All details are negotiable, and better suggestions are welcome.
I need the speed and rate she would fall at, and how far away the car would have to be when she jumped, accounting for jump time and windshear, etc.
I have no mind for math, so any help would be appreciated. Any insomniac physics wizards out there tonight...?

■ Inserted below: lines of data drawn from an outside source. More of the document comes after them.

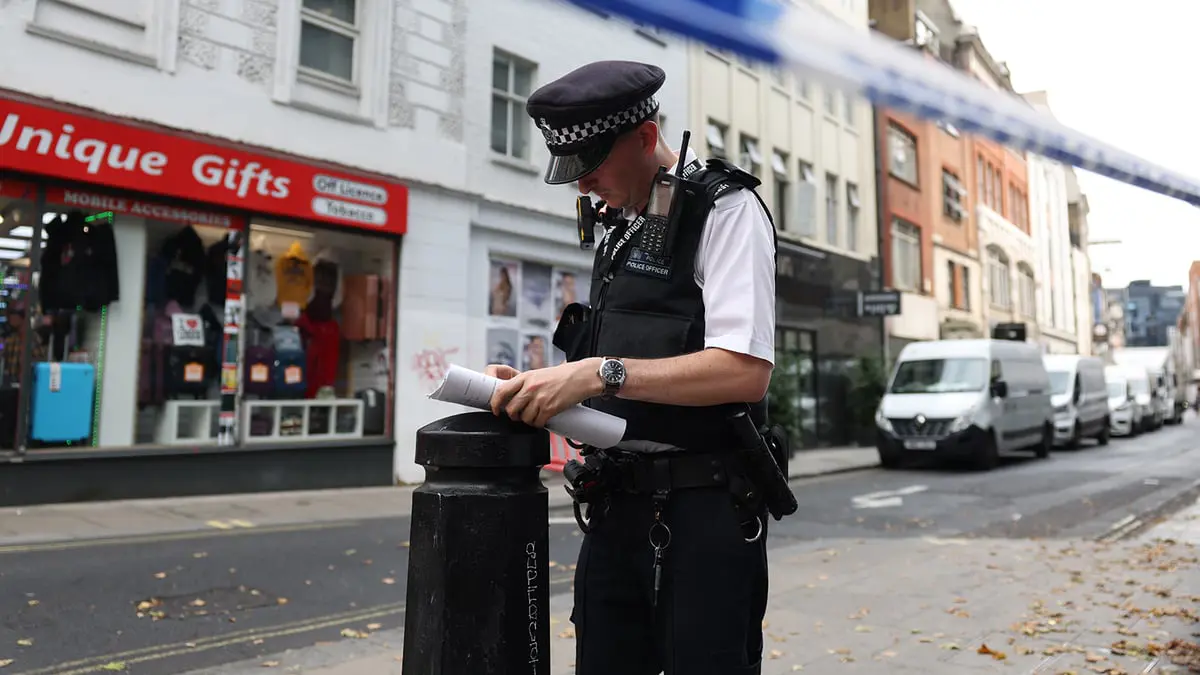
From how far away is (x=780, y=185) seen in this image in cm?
2120

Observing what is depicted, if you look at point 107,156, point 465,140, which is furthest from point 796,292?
point 107,156

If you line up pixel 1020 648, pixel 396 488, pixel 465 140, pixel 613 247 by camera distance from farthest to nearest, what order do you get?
1. pixel 465 140
2. pixel 396 488
3. pixel 1020 648
4. pixel 613 247

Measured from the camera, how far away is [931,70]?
183 centimetres

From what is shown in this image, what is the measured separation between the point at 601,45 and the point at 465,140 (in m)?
3.57

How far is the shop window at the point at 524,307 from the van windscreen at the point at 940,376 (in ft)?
20.1

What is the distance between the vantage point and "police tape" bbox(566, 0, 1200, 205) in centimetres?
142

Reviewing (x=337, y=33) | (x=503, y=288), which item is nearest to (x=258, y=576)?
(x=337, y=33)

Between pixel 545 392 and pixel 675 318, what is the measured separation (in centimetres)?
34

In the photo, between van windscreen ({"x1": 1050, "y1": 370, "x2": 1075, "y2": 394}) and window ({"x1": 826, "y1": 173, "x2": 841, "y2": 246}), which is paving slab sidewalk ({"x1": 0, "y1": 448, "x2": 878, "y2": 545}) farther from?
van windscreen ({"x1": 1050, "y1": 370, "x2": 1075, "y2": 394})

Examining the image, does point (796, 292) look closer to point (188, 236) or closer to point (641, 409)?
point (188, 236)

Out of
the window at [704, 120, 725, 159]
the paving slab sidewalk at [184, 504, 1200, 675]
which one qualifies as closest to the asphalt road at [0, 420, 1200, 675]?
the paving slab sidewalk at [184, 504, 1200, 675]

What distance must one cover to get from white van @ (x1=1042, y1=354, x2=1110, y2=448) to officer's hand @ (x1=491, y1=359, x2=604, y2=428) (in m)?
20.5

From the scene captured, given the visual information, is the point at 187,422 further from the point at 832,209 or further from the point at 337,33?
the point at 832,209

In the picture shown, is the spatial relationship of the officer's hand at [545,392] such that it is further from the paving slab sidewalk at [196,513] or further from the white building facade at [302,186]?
the white building facade at [302,186]
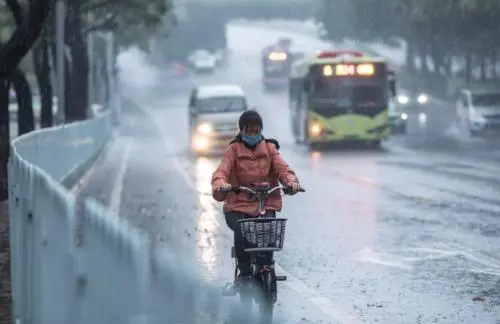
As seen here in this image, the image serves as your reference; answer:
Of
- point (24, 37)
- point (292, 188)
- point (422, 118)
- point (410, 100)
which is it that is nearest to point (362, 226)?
point (24, 37)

I suppose I should have added the stipulation, 'Only real answers, please.'
The weight of the woman is irrelevant--gravity accelerates all mass at 9.8 m/sec2. The time the object (person) takes to fall, and the time of the moving car must be equal. So, for the person, t=(2s/g)^1/2 , where s is the height of the leap, and g is gravity (9.8 m/sec2) For the car, t=d/r, where d is how far away the car is, and r is its speed (65 kph, which needs to be changed to m/sec by multiplying 1000m/k and dividing 3600 secs in an hour). so the equation is formed by setting the two times equal and substituting. you arrive at (2s/g)^1/2=d/r. Transpose this equation to get the distance the car must must travel--d=r(2s/g)^1/2. s=height of leap in meters (lets say 9 stories or 35 meters). r=speed of car which is 18 m/sec. g is 9.8 m/sec2. So d=(18)[(2)(35)/9.8]^1/2. The car should be 48 meters from the female's landing point under these conditions.